> _AIM OF THE EXERCISE_
In the voice authentication excerpt, what does the processing unit have the pronunciation unit output when failure information is input?

> _DOCUMENT EXCERPT_
——————————

The voice information is registered in advance in the characteristics storage unit 70 as the voice of the specific user. The registration of the characteristics amount of the voice information to the characteristics storage unit 70 is performed after the voice information input via the voice acquisition unit 32 of the device 2 is extracted by the characteristics extraction unit 68. The characteristics storage unit 70 may be realized by the non-volatile storage area in the present embodiment.

A result determined by the characteristics determination unit 69 is output from the characteristics determination unit 69 and input to the authentication unit 71.

The authentication unit 71 determines that the authentication is successful when pieces of the determination information of being all matched are input from the character determination unit 65, the time determination unit 67 and the characteristics determination unit 69. In the present embodiment, the authentication unit 71 transmits information that the authentication is successful (hereinafter referred to as success information) to the device 2 via the communication unit 5 when the authentication is successful.

On the other hand, the authentication unit 71 determines that the authentication is failure when a piece of the determination information of being mismatched is input from at least one of the character determination unit 65, the time determination unit 67, and the characteristics determination unit 69. When the authentication is determined as failure, information that the authentication is failure (hereinafter referred to as failure information) is transmitted to the device 2 via the communication unit 5.

In a case in which the success information is input to the processing unit 33 of the device 2, the processing unit 33, for example, causes the pronunciation unit 31 to output “Authentication success”, and permits a subsequent use of the device 2. On the other hand, in a case in which the failure information is input to the processing unit 33, the processing unit 33, for example, causes the pronunciation unit 31 to output “Please repeat again”, and executes the authentication again. A detailed description of an operation shall be described with reference to a flowchart.

——————————

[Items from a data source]
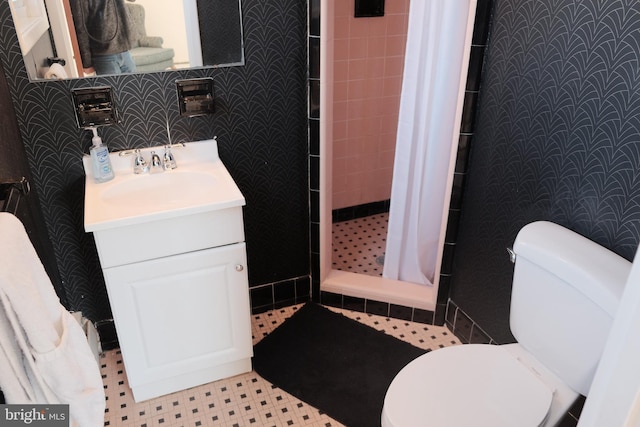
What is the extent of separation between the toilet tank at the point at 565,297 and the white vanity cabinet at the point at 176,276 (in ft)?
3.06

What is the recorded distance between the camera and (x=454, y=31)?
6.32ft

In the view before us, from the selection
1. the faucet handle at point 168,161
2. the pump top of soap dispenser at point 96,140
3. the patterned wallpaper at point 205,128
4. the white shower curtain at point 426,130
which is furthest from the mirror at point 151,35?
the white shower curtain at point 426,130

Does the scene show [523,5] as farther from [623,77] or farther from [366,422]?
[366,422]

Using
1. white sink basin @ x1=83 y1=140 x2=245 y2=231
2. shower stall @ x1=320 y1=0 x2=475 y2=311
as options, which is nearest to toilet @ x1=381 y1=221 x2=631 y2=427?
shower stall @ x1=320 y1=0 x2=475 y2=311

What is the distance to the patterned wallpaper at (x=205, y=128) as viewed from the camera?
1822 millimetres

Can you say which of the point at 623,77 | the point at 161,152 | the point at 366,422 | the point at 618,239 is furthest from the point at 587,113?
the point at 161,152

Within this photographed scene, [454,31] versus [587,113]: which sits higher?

——————————

> _FULL SOLUTION_
It has the pronunciation unit output "Please repeat again."